[Extrait d'un fichier de données]
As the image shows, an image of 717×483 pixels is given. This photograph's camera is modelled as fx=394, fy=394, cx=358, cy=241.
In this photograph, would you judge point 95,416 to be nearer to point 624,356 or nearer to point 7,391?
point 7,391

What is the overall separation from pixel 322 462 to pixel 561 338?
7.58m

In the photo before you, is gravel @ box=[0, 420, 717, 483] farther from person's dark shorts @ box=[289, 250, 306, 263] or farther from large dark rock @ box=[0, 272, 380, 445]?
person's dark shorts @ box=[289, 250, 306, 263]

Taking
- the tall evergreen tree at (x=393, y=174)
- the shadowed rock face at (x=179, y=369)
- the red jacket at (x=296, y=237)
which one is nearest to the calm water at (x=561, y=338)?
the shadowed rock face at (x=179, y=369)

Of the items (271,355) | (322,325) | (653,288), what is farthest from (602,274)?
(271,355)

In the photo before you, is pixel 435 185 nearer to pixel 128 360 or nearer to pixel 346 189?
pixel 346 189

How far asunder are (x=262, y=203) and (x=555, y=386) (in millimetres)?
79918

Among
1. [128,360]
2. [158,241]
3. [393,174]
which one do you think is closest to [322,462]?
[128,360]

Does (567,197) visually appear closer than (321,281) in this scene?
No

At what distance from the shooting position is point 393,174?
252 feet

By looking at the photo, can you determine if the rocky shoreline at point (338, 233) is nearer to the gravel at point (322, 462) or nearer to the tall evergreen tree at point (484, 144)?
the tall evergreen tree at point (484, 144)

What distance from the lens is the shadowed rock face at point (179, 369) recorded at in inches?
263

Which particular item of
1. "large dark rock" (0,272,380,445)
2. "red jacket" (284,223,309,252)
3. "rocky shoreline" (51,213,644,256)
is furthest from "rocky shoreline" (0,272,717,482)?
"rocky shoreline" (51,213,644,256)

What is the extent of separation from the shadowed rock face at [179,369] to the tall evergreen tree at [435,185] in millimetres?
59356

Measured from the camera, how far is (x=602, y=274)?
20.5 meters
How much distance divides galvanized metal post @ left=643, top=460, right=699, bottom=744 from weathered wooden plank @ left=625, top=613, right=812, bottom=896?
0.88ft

==

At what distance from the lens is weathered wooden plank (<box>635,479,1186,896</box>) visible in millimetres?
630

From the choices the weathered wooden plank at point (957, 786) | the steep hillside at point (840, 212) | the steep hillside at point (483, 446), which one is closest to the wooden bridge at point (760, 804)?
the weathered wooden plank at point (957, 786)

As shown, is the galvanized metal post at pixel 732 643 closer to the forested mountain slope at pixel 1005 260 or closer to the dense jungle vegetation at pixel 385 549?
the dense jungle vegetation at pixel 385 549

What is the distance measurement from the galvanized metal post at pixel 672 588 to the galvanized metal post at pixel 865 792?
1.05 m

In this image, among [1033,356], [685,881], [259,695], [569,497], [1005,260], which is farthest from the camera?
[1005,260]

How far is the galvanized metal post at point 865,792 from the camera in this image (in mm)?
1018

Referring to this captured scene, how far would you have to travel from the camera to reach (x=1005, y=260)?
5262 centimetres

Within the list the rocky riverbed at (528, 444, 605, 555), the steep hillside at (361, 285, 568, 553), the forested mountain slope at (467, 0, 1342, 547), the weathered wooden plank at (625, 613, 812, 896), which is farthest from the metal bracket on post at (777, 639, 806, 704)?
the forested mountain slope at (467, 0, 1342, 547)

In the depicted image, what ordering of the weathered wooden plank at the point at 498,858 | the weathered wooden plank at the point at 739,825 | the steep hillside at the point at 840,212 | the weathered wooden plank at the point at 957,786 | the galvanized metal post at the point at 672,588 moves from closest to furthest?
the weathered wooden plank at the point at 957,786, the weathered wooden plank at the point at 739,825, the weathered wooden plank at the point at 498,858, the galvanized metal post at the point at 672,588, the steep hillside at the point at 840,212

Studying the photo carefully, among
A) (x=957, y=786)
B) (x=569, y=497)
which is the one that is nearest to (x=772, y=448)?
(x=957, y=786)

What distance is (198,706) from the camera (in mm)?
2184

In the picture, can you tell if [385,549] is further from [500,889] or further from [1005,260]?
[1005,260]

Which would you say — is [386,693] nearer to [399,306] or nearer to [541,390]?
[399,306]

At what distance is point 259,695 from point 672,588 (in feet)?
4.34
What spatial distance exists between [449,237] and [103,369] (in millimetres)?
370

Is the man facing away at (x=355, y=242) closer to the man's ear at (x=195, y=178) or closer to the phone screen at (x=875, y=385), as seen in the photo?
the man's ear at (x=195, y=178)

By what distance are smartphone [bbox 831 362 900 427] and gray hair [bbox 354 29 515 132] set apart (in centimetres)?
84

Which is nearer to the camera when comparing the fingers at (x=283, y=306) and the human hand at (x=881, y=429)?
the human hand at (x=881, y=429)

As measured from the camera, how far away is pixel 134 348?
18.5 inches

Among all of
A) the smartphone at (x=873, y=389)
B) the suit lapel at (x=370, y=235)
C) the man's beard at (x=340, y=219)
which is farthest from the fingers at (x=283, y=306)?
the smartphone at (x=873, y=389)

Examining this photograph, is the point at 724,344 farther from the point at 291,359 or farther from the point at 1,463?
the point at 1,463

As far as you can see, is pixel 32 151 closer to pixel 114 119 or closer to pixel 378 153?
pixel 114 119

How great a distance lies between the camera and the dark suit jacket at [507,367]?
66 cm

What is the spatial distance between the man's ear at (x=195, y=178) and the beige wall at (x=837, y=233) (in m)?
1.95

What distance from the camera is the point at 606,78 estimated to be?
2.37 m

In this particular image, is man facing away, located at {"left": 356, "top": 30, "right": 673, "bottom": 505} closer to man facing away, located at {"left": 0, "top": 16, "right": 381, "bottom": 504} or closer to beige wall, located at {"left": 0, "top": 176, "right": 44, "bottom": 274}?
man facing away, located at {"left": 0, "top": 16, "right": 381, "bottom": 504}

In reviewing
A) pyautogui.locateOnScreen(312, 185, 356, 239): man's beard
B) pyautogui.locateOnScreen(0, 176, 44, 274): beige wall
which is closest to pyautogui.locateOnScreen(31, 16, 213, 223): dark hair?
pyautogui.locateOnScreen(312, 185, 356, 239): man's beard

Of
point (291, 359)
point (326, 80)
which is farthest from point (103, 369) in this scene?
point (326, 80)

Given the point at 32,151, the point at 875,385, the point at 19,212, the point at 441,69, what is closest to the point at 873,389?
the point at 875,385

* * *

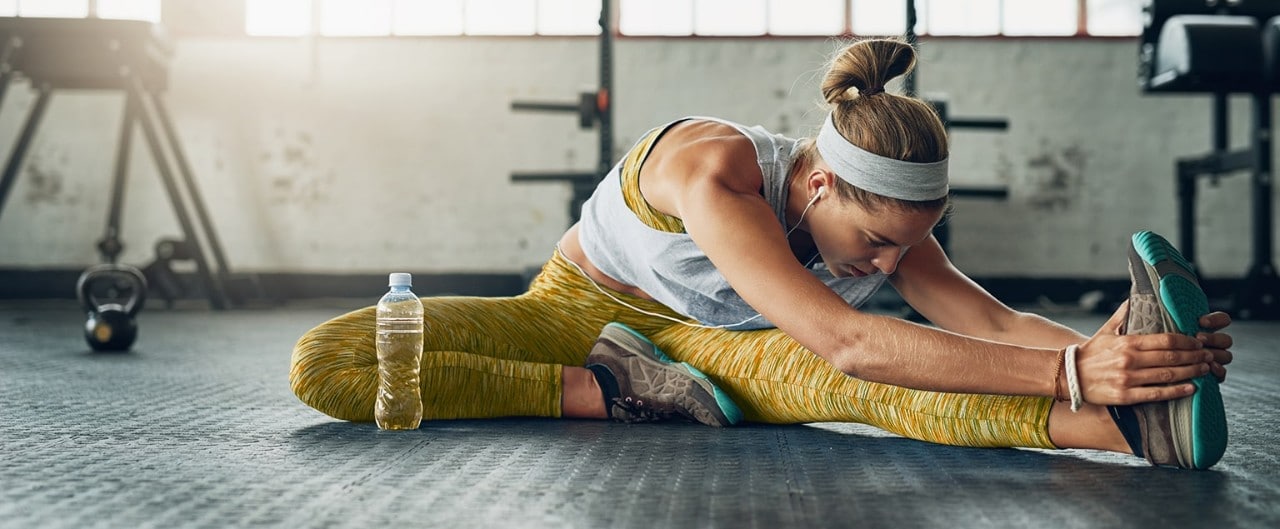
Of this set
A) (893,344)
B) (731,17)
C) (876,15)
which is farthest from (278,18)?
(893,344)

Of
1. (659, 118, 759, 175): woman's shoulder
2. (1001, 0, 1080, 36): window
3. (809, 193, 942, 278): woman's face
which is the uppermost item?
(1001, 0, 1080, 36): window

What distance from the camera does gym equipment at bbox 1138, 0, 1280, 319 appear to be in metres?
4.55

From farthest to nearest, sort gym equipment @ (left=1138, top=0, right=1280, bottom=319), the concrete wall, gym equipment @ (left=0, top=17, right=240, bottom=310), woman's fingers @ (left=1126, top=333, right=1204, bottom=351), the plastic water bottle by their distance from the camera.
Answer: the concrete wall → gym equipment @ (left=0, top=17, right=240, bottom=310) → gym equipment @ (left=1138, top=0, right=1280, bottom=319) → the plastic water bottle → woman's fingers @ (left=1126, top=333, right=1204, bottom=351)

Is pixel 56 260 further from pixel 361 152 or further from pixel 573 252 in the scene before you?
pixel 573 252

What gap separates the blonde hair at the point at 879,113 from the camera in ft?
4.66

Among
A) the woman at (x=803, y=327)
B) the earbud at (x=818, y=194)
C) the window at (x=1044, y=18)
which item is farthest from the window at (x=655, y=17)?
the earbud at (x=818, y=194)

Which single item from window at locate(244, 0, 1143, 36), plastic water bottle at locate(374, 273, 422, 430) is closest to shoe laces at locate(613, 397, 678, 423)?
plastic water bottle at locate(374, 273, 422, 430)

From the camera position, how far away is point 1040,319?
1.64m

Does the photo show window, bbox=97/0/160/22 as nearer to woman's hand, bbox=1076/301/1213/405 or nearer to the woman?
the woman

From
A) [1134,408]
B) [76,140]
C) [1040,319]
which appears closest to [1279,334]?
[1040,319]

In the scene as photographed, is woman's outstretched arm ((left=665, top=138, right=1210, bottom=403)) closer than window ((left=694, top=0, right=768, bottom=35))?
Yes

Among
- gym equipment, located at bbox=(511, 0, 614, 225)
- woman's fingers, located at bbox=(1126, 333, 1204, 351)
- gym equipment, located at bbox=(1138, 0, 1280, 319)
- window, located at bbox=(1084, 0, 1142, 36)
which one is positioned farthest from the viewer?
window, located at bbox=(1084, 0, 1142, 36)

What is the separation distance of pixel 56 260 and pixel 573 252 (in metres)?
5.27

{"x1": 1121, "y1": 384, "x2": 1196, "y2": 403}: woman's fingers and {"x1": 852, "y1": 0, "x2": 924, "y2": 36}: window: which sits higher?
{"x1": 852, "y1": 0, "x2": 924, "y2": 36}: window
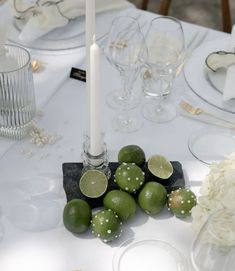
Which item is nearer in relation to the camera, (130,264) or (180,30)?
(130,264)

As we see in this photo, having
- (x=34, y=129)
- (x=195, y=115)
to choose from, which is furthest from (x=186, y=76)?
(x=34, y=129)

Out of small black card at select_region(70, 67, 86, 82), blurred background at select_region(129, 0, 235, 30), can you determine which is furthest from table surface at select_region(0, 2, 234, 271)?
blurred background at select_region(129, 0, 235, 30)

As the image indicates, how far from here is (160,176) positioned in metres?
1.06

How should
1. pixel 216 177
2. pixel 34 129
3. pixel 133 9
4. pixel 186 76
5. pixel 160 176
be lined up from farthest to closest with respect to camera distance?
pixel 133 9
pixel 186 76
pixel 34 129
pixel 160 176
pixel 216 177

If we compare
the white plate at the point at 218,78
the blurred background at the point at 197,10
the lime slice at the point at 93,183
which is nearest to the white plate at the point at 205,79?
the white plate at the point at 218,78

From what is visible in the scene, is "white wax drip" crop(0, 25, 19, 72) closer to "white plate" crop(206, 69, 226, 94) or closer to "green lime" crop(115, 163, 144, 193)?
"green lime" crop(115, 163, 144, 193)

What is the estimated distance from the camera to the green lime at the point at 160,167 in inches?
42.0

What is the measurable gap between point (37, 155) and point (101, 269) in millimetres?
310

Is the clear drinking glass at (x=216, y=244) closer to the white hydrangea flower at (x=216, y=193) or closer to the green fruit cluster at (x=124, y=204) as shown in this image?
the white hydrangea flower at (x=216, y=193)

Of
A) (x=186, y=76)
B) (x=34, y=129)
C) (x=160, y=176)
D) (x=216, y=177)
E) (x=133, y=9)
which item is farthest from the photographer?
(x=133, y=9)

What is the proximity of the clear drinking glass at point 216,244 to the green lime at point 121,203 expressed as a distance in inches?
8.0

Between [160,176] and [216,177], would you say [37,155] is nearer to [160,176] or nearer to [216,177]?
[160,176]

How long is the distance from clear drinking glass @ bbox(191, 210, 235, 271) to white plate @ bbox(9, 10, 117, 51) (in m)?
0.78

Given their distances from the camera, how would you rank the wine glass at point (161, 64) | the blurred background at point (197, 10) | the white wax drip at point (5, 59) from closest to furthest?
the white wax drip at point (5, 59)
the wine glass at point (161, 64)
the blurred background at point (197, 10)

CONSIGNE:
Sélectionnez et recopiez toutes les lignes du matériel ci-dessus qui contiennent le mot « shadowed ».

RÉPONSE ATTENDUE:
- the shadowed rock face at (x=179, y=369)
the shadowed rock face at (x=179, y=369)
What distance from the lens is the shadowed rock face at point (179, 369) recorded at in inches?
What is the extent of separation from the shadowed rock face at [179,369] to the tall evergreen tree at [435,185] in millimetres?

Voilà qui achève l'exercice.